Tu sombra se arroja por la ventana
y jamás hay ojos para sentenciarte.
Una carta atraviesa los cuartos
para encontrar la mesa donde
una taza se enfría hasta no ser café.
Elegiste el rojo para la tinta,
el color del Minotauro,
dejando el blanco sobre el hilo.
Yo nunca estoy ahí para verte.
Las manos asomadas entre los vidrios
a la hora en que las luces resbalan
y en la plaza no quedan palomas ni amantes.
No puedo ver que ya tus hombros
se trepan por el columpio de aire
y toda la niñez vuelve y te come la cara.

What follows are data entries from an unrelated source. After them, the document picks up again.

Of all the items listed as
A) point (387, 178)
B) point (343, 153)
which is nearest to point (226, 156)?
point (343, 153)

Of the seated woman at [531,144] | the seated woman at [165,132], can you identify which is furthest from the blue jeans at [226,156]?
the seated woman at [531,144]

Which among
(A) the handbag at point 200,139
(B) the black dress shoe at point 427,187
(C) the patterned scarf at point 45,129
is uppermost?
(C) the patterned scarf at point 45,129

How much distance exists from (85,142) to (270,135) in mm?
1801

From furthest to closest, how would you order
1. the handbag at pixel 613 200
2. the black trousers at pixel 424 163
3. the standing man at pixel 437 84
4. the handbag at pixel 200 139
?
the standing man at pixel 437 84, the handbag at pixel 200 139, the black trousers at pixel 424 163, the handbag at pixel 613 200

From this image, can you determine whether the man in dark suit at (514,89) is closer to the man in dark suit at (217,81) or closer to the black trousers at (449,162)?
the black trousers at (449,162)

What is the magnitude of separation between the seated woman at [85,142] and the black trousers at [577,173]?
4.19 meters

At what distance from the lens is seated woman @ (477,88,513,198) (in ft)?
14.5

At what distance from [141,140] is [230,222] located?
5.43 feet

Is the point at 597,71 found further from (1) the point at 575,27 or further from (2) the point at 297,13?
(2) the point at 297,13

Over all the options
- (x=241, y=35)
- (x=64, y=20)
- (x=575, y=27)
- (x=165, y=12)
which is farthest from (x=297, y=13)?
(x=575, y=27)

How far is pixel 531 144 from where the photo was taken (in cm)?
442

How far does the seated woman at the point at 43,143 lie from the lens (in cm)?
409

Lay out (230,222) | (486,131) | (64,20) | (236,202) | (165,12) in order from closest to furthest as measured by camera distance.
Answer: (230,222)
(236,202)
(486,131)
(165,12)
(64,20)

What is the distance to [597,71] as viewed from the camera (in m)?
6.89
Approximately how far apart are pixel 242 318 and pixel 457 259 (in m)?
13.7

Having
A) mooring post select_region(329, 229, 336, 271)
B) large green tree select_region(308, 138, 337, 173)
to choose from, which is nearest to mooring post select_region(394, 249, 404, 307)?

El circo se abre con sus jaulas y ruidos
y vos, espalda cubriendo la falta de pared,
brindás tu desnudez a un solo mundo y en el cielo
un jirón de luna
–nunca mis ojos subterráneos
nunca tu color sino el rojo espanto
bocas que pierden las formas
hasta una maraña de estantiguas.
El gato trepado, absorto en su lengua
lejos, invariable en un muro, gritando
donde no hay quien escuche.
A la plaza sin árboles le crecen hongos.
Las nubes se distraen en el suelo
y los remolinos se ahogan
esperando un cuerpo que no llega
porque vos, colgado del vacío
ves como en haces la dimensión
del secreto y de la ventana
mientras el ojo sigue a una figura
abandonada en el polvo de una calle
corrida por el viento.
Sospechás que es otro el hombre de asfalto
que escribe y reclama una visión
como un cuadro, que escribe
y se hunde en un cuarto
piso de vidrios vaciados y memoria.
Imaginás con tu cuerpo que el hombre ve su salto
cuando en la penumbra ya no hay ojos ni amantes
y en la habitación solo quedan sombras.